Congressional corruption


As proof that public corruption is a bipartisan endeavor, Rep. William Jefferson, D-La., was indicted Monday on charges of racketeering, soliciting bribes, fraud, obstruction of justice and money-laundering.

Last year, you'll recall, Democrats railed against a "Republican culture of corruption" on the campaign trail despite the fact that authorities had previously videotaped Rep. Jefferson accepting a $100,000 bribe from an FBI informant, and that most of that cash was later found in the freezer of his Louisiana home.

If Rep. Jefferson, 63, is found guilty of just a few of the 16 charges detailed in the federal indictment, he could spend the rest of his life in prison. At a minimum, he might give former Rep. Randy "Duke" Cunningham, R-Calif., a run for the title of most corrupt congressman of all time. Last year, Cunningham was sentenced to eight years in prison for accepting more than $2 million in bribes from federal contractors.
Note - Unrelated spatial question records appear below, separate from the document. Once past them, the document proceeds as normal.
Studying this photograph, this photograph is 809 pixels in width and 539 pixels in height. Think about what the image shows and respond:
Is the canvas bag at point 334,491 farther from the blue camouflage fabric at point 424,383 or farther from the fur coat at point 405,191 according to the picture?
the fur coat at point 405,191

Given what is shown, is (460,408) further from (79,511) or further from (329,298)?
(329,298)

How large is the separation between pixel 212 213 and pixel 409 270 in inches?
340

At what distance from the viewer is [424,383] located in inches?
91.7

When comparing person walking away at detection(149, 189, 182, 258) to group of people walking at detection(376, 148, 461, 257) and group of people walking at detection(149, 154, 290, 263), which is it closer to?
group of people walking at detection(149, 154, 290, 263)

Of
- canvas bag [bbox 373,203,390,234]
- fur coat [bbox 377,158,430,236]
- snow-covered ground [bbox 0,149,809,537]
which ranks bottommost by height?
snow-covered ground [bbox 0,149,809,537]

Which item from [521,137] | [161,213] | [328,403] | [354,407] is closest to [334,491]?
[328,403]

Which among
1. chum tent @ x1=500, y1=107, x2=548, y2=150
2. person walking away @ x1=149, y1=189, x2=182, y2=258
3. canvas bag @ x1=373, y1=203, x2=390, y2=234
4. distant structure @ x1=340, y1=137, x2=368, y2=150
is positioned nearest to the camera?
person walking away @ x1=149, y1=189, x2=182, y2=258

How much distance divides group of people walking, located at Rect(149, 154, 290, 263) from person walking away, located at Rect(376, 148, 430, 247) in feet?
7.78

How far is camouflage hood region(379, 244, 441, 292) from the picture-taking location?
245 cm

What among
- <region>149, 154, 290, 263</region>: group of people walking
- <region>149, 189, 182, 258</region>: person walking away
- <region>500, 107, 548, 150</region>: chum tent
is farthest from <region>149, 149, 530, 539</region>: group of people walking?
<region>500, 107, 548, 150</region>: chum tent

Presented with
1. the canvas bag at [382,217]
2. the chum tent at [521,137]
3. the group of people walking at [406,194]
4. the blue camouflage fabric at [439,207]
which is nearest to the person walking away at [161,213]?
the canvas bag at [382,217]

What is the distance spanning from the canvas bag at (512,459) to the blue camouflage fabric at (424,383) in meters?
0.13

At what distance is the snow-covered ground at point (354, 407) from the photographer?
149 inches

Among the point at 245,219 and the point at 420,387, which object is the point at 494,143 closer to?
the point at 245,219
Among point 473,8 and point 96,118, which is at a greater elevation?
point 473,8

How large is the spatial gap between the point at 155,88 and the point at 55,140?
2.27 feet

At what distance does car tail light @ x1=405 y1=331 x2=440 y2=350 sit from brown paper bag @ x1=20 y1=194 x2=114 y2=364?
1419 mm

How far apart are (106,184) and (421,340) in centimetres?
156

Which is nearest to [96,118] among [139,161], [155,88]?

Rep. Jefferson has maintained his innocence throughout the investigation, but the evidence against him doesn't favor his defense. Brett Pfeffer, a former congressional aide, pleaded guilty to soliciting bribes for Rep. Jefferson and has been sentenced to eight years in prison. And Vernon Jackson, an executive with a telecommunications company, pleaded guilty to paying between $400,000 and $1 million in bribes to Rep. Jefferson in exchange for the congressman's help in securing contracts with African nations. Jackson has been sentenced to more than seven years in prison. Both men have agreed to testify against Rep. Jefferson at trial.

Rep. Jefferson will enjoy the presumption of innocence as federal prosecutors move forward with their case. However, the cloud that comes with this public corruption indictment casts a shadow on all of Congress. When an elected official is charged with abusing his office and depriving his constituents of honest representation, Americans inevitably lose faith in their democracy.

The public's most powerful tool in demanding integrity from their representatives is their vote. Last year, Rep. Jefferson's New Orleans constituents returned him to office despite allegations that he accepted bribes. Because federal prosecutions can take years to complete, voters are likely to see Rep. Jefferson's name on their 2008 ballots, too.